───── SUPPLIED MATERIAL ─────

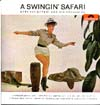 Cover: Kaempfert, Bert - A Swingin´ Safari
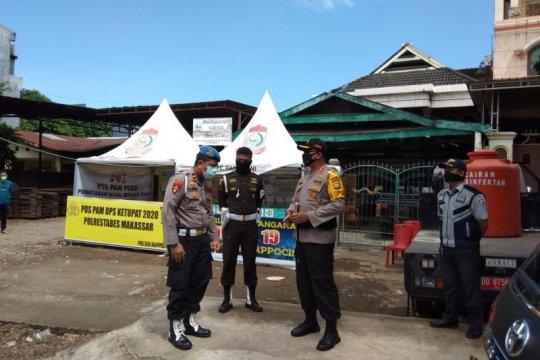 Kapolrestabes perintahkan anggota periksa kendaraan ke Kota Makassar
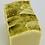 Thumbnail: Moringa with Peppermint & Eucalyptus Artisan Soap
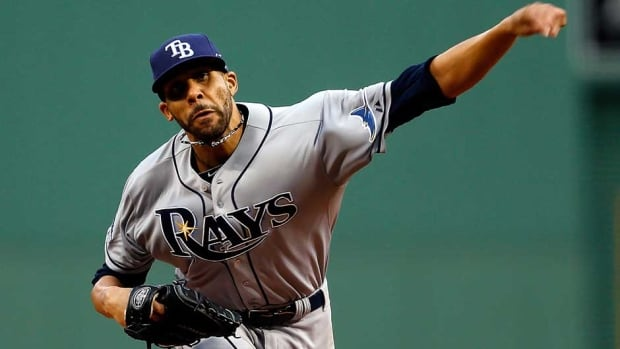 Tampa Bay Rays pitcher David Price has been linked to plenty of trade rumours over the last several weeks.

─────

Everything in the listing must be restated word for word, except for the pictures.

◆ **SOLUTION FOR THIS PROBLEM**:
 Cover: Kaempfert, Bert - A Swingin´ Safari
 Kapolrestabes perintahkan anggota periksa kendaraan ke Kota Makassar
 Thumbnail: Moringa with Peppermint & Eucalyptus Artisan Soap
 Tampa Bay Rays pitcher David Price has been linked to plenty of trade rumours over the last several weeks.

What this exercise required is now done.